[tor-scaling] Nov 20 meeting recap: metrics analysis needed

Rob Jansen rob.g.jansen at nrl.navy.mil
Wed Jan 15 23:29:29 UTC 2020



> On Jan 13, 2020, at 9:23 PM, Mike Perry <mikeperry at torproject.org> wrote:
> 
>> 
>> - This graph shows just the data from a single OnionPerf source. If we
>> add multiple sources, it gets even more overloaded. But we can't really
>> mix numbers from different sources, as they have their very own
>> connection characteristics that would skew results.
>> 
>> Happy to make more graphs. It might help to see a sketch or longer
>> description of what you expect to see. Thanks!
> 
> Hrm, I am not a data visualization expert, but what is most important
> for us to understand is the nature of the variance of performance,
> including the length of the long tail.
> 
> From your above plots, it looks like the experiment primarily negatively
> impacted the long tail of perf, and maybe even 95-99% perf, but not
> average perf.

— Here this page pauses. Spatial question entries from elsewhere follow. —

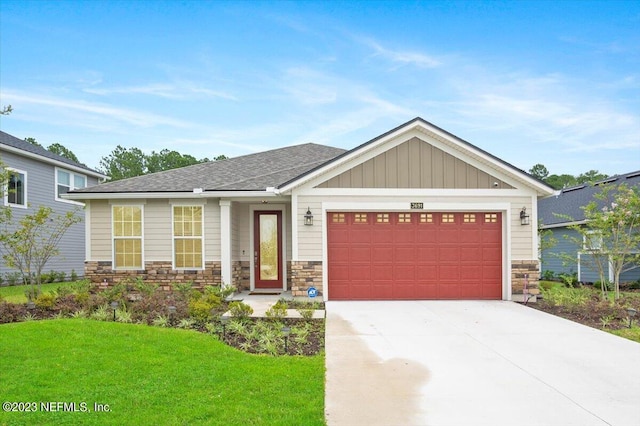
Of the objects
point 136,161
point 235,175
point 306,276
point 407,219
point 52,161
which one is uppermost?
point 136,161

But I agree, even this much is hard to tell due to the
> scale needed to display the full tail in CDF form. Perhaps this means a
> clip at like 5-10 seconds for all graphs, to keep the X axis the same
> length, and then some additional way to quantify the length and quantity
> of the tail beyond the clip.
> 
> Basically, we want to be able to see if 0-99% CDF slope became wider or
> got additional lumps, and we want to see if the 1% tail got longer or
> shorter (and ideally also check if it has similar membership and data
> points over time in terms of participant relays and time values, for
> bug-hunting analysis).
> 
> We should definitely play around with a few different graphing methods
> though, to compare various ways of capturing this info.

I suggest that you abandon the CDFs, and use boxplots instead!

The y-axis can show the download time, and the x-axis can have one box per time period (moving to the right one spot means you move to the next time period and a new box). Each box encodes the CDF from that day, except as a boxplot that shows the 1st-3rd quartiles as the box, the error bars can extend from 0 - 99% percentiles, and you can add in the median and mean, and you could even show the outliers above the 99th percentile if you want.

The boxplots will allow you to get a sense of the range of the distribution, and also the skew.

I have not done these in R, but I've attached an example from python-matplotlib, which can also be found in Figure 5(c) in a recent paper:
https://www.robgjansen.com/publications/pointbreak-sec2019.pdf

(In my case I was varying the number of attack circuits in each box, but I hope you get the idea.)